Legacy seismic reflection data often represent a unique and valuable source of subsurface information for basic research and seismotectonic studies. Geologists frequently use such data as they are, providing interpretations and geological models that can vary significantly, especially when the quality of the profiles is relatively low due to pervasive random noise.

Modern software and reprocessing techniques can be critical tools for improving data quality and interpretability, significantly enhancing the value of legacy profiles—particularly since modern acquisitions are often constrained by cost and logistical challenges. Preconditioning techniques and seismic attribute extraction are effective tools that require relatively little effort once methodologies and tools, long used in industry, are tested and applied to seismotectonic research.

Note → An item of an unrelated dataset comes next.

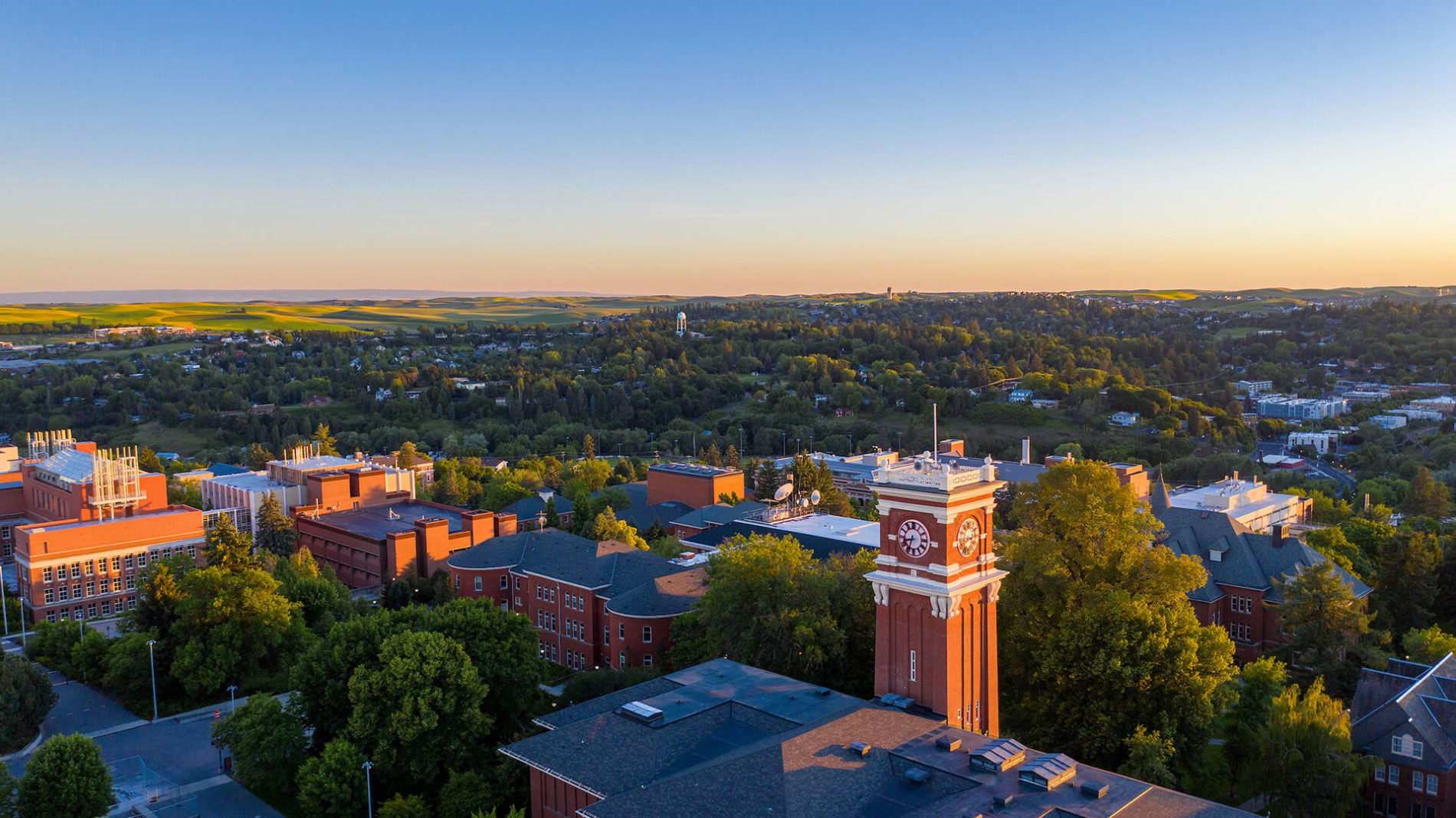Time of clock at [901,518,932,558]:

This talk presents a brief review of the main available tools, followed by examples from central Italy. These applications have aided in the identification and characterization of seismogenic faults in areas affected by strong earthquakes over the past several decades. The results demonstrate how these workflows can serve as cutting-edge tools for significantly improving the quality of vintage data, reducing uncertainties in reflector and fault interpretation, unveiling subtle geological patterns, and facilitating their use in seismotectonic studies.

Short Bio

Maurizio Ercoli obtained his Ph.D. in Earth Sciences and Geotechnologies from the Università degli Studi di Perugia, specializing in Applied Geophysics. He is currently a Research Scientist and Lecturer at the Department of Physics and Geology at UniPg, where he supervises two Ph.D. students. His research primarily focuses on the acquisition, analysis, and interpretation of reflection seismic and Ground Penetrating Radar (GPR) data for seismotectonic and neotectonic studies. Additionally, his work encompasses passive seismic techniques (e.g., microtremors) for basin research, as well as high-frequency GPR applications for engineering and cultural heritage conservation.